[Texte à lire]
*****

V L’Harmonie invisible : Héraclite, Turner

La couronne en effet était l’ornement dont le cours de philosophie sur Henri Matisse de François Fédier disait qu’il était « la configuration harmonieuse, si tant est que l’harmonie majeure ne puisse décidément pas être celle qui apparaît – comme l’enseigne Héraclite ». Le fragment 54 énonce que « l’harmonie invisible est plus parfaite que l’harmonie visible ». Or qu’était l’harmonie ? C’était un rapport entre des tons, des couleurs, des sons au sein d’un ensemble, la mélodie, le tableau, le poème de telle sorte qu’il produisait un effet agréable et plaisant à l’œil ou à l’oreille et causait un plaisir spirituel, en musique on pouvait parler d’euphonie, de consonances et en peinture d’unité des contrastes tandis qu’en poésie il fallait parler d’eurythmie, d’échos sonores c’est-à-dire de rythmes et de rimes, d’allitérations et d’assonances. L’harmonie imitative en poésie visait à reproduire un son réel, par exemple le chant d’un oiseau ou le sifflement des serpents par la simple alliance des sonorités des mots. Mais, l’harmonie dont parlait Héraclite n’était pas apparente au premier regard, il fallait pour l’apercevoir que le regard plonge au-delà des apparences. Or, cette harmonie invisible était, disait-il, plus parfaite que l’harmonie apparente. En quoi consistait-elle ?

Elle était une unité des contraires : jour-nuit, hiver-été, guerre-paix, abondance-disette.

Le Jour et la Nuit s’alliaient au regard de leur dimension de visibilité et d’apparition qu’était l’Espace (le Ciel et la Terre) et au regard de leur dimension de manifestation et de succession qu’était le Temps, tandis que l’espace et le temps eux-mêmes s’unissaient au sein de l’Espace-Temps de la théorie de la relativité, où le Temps pouvait être converti en Espace : en le multipliant par la vitesse de la lumière, on obtenait la distance qu’elle parcourait durant cet « espace de Temps ».

La voûte céleste et le sol terrestre, dans la Bible, étaient premiers par rapport à la clarté et à l’obscurité. Dans la Genèse, Dieu créait d’abord le Ciel et la Terre puis le Jour et la Nuit, donc d’abord l’Espace puis le Temps. L’entre-deux du Ciel et de la Terre, c’était l’horizon, la ligne de démarcation qui sépare les deux et qui par certains temps s’abolit, disparaît, s’efface comme dans certaines peintures de Turner où Ciel et Terre se fondent dans un brouillard diffus et finissent par ne plus pouvoir se distinguer.

*****

[Données sources]
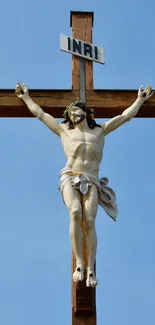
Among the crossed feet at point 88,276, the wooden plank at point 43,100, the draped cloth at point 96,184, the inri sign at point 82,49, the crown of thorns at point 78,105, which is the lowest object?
the crossed feet at point 88,276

*****

Transcrivez sans rien changer le passage du texte sur l'harmonie invisible qui commence par « La voûte céleste » et se poursuit jusqu'à « pouvoir se distinguer. ».

[Corrigé]
La voûte céleste et le sol terrestre, dans la Bible, étaient premiers par rapport à la clarté et à l’obscurité. Dans la Genèse, Dieu créait d’abord le Ciel et la Terre puis le Jour et la Nuit, donc d’abord l’Espace puis le Temps. L’entre-deux du Ciel et de la Terre, c’était l’horizon, la ligne de démarcation qui sépare les deux et qui par certains temps s’abolit, disparaît, s’efface comme dans certaines peintures de Turner où Ciel et Terre se fondent dans un brouillard diffus et finissent par ne plus pouvoir se distinguer.